This post originally appeared on our sister blog, InsideMedicalDevices.
Following recent developments regarding breast implants and metal-on-metal hip joint replacements, the European Parliament (EP) adopted a resolution calling for safer medical devices and the introduction of a marketing authorization system for high-risk devices. While the Commission has not endorsed the EP’s resolution for a premarket authorization system in its Proposal for a new EU medical devices’ regulation, described in our previous post, it still had to take into account the strong call from the public for safer and more strictly controlled medical devices. As a result of this political imperative, the Commission included in Article 44 of its Proposal a so-called “scrutiny procedure.” Like the rest of the Proposal, the scrutiny procedure would become law if adopted by the European Parliament and the Council. Our earlier post on the legislative process describes this procedure in more detail.
Scrutiny Procedure
Under the scrutiny procedure, any new applications for conformity assessment of high-risk devices (with the exception of applications to supplement or renew existing certificates) would now possibly be subject to a “second look” by the Medical Devices Coordination Group (MDCG). This newly created expert committee would be composed of Member State officials and chaired by the European Commission. The Commission will probably also develop some centralized scientific and technical expertise that will allow it to be more directly involved in the assessment of specific products.

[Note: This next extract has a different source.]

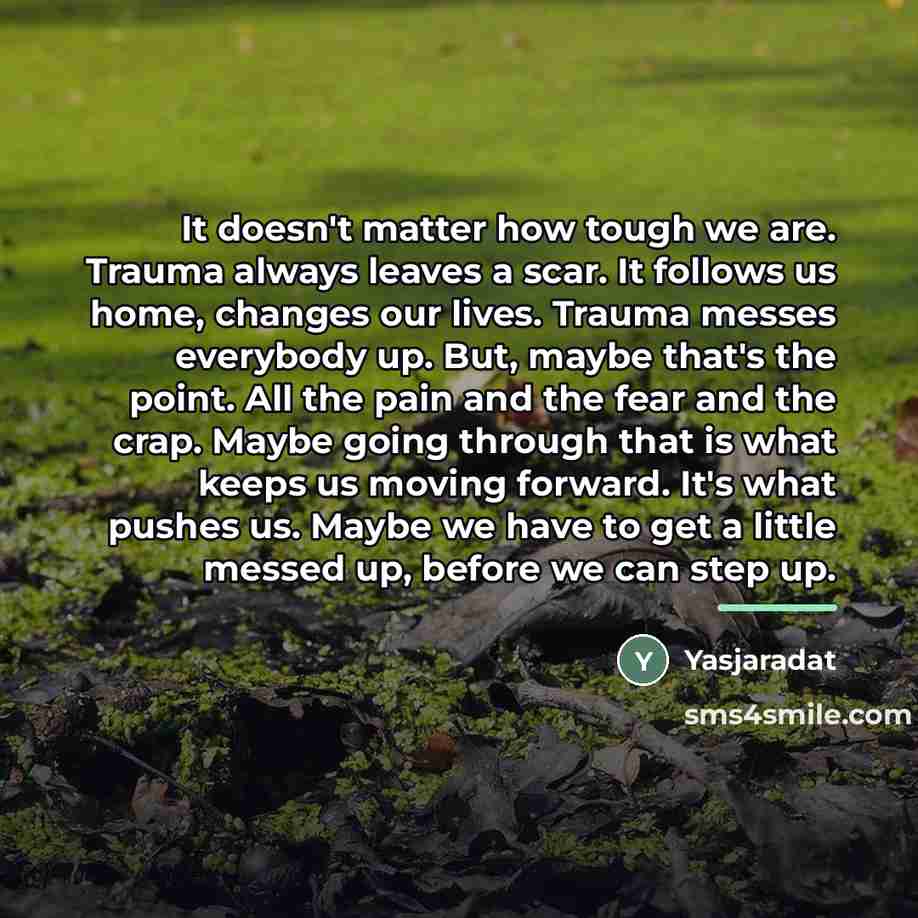 “It doesn't matter how tough we are. Trauma always leaves…” quote by Yasjaradat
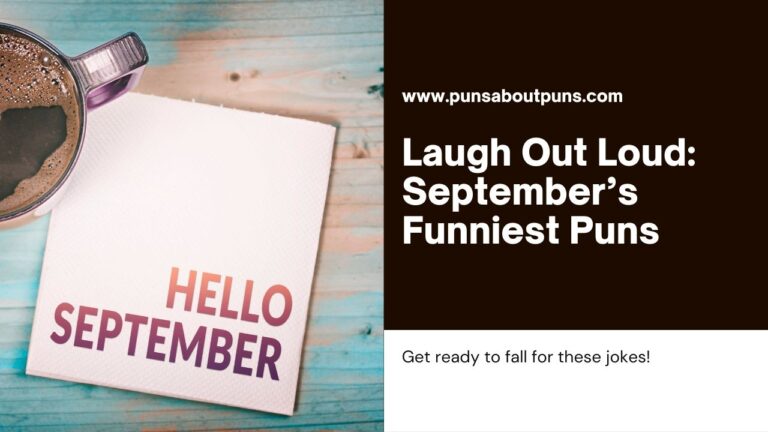 September Puns to Fall for - Hilarious Wordplay for Autumn. September Quotes, Captions and Jokes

In practice, the notified bodies (independent third-parties involved in the assessment of medical devices) would have to inform the MDCG of any new applications for high-risk medical devices. Within 28 days after receipt of this information, the MDCG would be able to request the notified bodies to submit a preliminary conformity assessment on which the MDCG can issue comments within 60 further days. The Proposal requires the notified body to “give due consideration” to the comments received and explain how these comments have been taken into consideration for the final decision.
Industry Concerns
Companies marketing their products in Europe are quite concerned by this new mechanism. The exact scope of this mechanism is uncertain. While it only applies to Class III medical devices (i.e., the highest risk class) so far, the Commission would be empowered under the Proposal to determine specific devices other than Class III devices, to which the procedure would apply. This uncertainty is reinforced by the fact that the Proposal includes new classification rules potentially making many medical devices fall under Class III. In particular, Rule 21 of Annex II related to classification criteria would classify all devices “composed of substances or combination of substances intended to be ingested, inhaled or administered rectally or vaginally and that are absorbed by or dispersed in the human body” as Class III devices.
The industry is also very concerned that such a mechanism would in effect create more “red tape” and lead to delays in marketing new devices. There are also concerns about the effective legal protection under the scrutiny procedure. Given that the legislative process will unfold over at least a year, there will be numerous opportunities for companies to make their voices heard on aspects of the new regulatory system.